If the Court denies the injunction, the harm to Professor McNeill may indeed be substantial. Yet, there is no showing that plaintiff will be unable to find other employment, or that he cannot be adequately compensated by money damages for any injuries he may sustain. From defendant’s standpoint, the disruption of NESL’s orderly administration of its law school which would probably result from a peremptory reinstitution of plaintiff as a faculty member, might well be considerable. Accordingly, the Court concludes that the showing of. threatened irreparable injury to the plaintiff is insufficient here to justify the issuance of the requested mandatory injunctive relief.

ORDER

For the foregoing reasons, it is hereby ORDERED that plaintiffs motion for a preliminary injunction is DENIED.

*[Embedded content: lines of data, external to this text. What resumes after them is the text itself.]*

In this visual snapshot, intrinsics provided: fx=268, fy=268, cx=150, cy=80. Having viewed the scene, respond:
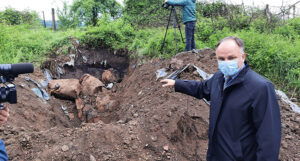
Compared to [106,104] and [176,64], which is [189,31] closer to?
[176,64]

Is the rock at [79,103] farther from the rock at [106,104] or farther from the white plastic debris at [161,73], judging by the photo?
the white plastic debris at [161,73]

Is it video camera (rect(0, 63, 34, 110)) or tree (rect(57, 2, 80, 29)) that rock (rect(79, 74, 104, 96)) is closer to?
video camera (rect(0, 63, 34, 110))

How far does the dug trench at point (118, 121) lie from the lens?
12.8 ft

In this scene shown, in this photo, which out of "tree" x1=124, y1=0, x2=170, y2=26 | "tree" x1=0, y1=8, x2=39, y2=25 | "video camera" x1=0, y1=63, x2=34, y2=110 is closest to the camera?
"video camera" x1=0, y1=63, x2=34, y2=110

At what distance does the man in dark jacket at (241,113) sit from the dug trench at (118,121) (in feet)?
5.78

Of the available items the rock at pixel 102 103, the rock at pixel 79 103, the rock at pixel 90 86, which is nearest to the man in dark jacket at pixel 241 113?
the rock at pixel 102 103

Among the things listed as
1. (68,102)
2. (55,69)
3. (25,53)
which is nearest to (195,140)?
(68,102)

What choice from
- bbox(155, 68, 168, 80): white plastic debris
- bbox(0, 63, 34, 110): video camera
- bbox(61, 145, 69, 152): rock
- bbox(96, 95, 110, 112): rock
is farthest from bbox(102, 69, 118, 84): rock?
bbox(0, 63, 34, 110): video camera

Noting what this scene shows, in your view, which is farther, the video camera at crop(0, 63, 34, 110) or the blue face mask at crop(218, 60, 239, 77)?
the blue face mask at crop(218, 60, 239, 77)

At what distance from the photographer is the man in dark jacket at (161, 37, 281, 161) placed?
83.5 inches

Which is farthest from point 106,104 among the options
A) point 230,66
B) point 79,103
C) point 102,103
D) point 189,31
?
point 230,66

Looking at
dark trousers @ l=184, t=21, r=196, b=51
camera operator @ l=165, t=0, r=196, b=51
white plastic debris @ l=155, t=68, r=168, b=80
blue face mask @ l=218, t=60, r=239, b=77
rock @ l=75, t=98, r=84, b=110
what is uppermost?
camera operator @ l=165, t=0, r=196, b=51

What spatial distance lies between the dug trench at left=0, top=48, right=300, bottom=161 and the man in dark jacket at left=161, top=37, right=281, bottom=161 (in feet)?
5.78

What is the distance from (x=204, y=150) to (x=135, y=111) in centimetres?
166
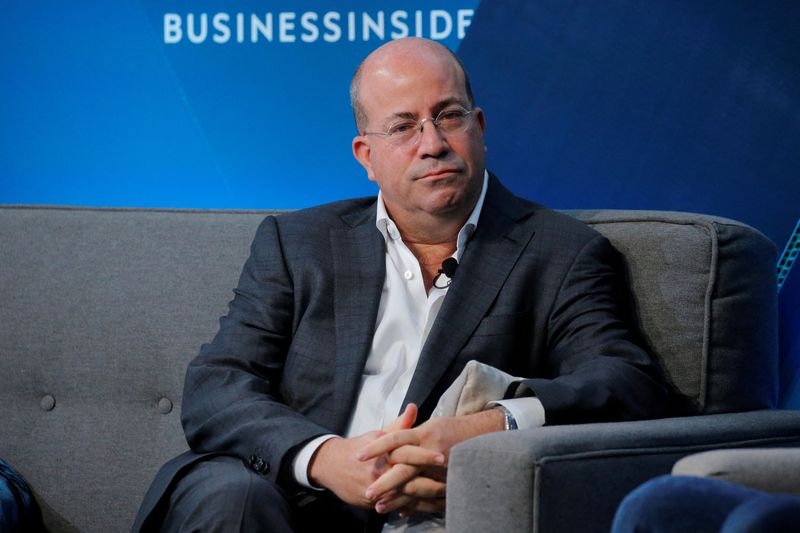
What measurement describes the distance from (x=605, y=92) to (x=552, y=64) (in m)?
0.15

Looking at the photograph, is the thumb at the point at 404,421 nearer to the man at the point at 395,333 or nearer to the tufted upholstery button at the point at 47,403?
the man at the point at 395,333

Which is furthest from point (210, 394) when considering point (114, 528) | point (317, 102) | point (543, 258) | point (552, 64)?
point (552, 64)

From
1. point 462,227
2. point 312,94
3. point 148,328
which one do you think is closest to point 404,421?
point 462,227

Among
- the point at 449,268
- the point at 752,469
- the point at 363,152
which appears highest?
the point at 363,152

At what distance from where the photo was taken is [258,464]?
181 centimetres

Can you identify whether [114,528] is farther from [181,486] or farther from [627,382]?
[627,382]

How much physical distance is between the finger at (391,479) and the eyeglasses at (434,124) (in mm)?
745

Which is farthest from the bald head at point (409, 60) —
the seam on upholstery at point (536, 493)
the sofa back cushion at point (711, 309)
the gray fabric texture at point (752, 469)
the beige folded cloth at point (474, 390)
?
the gray fabric texture at point (752, 469)

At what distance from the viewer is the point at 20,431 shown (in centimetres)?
223

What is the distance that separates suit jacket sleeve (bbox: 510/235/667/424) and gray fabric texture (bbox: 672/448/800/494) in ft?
1.74

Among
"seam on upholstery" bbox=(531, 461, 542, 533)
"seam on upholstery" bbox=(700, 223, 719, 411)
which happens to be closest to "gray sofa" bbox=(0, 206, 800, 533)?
"seam on upholstery" bbox=(700, 223, 719, 411)

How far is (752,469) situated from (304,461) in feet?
2.63

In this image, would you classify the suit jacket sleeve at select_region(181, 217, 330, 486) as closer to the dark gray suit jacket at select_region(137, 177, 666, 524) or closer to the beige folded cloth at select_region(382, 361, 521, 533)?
the dark gray suit jacket at select_region(137, 177, 666, 524)

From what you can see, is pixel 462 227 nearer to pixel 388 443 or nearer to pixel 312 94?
pixel 388 443
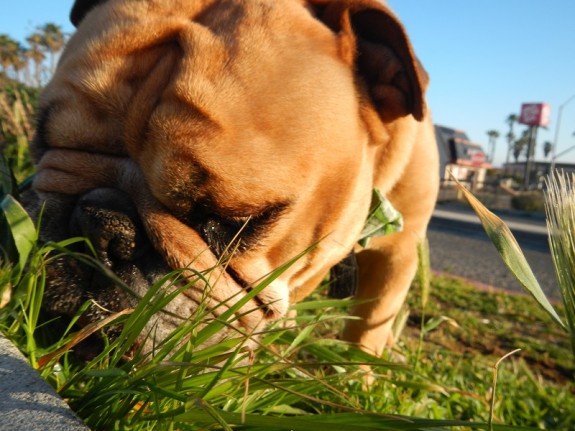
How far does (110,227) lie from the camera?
1294mm

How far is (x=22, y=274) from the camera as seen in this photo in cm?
119

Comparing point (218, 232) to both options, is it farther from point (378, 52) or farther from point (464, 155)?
point (464, 155)

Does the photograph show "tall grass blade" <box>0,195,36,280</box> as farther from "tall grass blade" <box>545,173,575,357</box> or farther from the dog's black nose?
"tall grass blade" <box>545,173,575,357</box>

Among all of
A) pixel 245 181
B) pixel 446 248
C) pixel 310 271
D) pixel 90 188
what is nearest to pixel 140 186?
pixel 90 188

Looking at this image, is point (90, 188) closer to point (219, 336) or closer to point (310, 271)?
point (219, 336)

Meehan v. New England School of Law, 522 F.Supp. 484, 486 (D.Mass. 1981), aff'd, 705 F.2d 439 (1st Cir. 1983).

Defendant’s Brief in Opposition to Plaintiffs Request For Preliminaiy Injunctive Relief, dated January 7, 1994, at 4.

Mandatory injunctions “are not granted unless extreme or very serious damage will result and are not issued in doubtftil cases or where the injury complained of is capable of compensation in damages." Automatic Radio Mfg. Co. v. Ford Motor Company, 272 F.Supp. 744 (1967).

The complaint also alleges civil rights violations by NESL. In light of the Court’s findings regarding Professor McNeill’s likelihood of success on his breach of contract claim, the Court need not reach the issue of his likelihood of success on the civil rights claims.

The Court therefore declines to consider the parol evidence proffered by way of defendant’s affidavits as to the Trustees’ intention not to be bound by faculty action when they voted to approve the Faculty Rules.

As noted above, NESL, in an earlier brief, took the position that a faculty decision would be binding.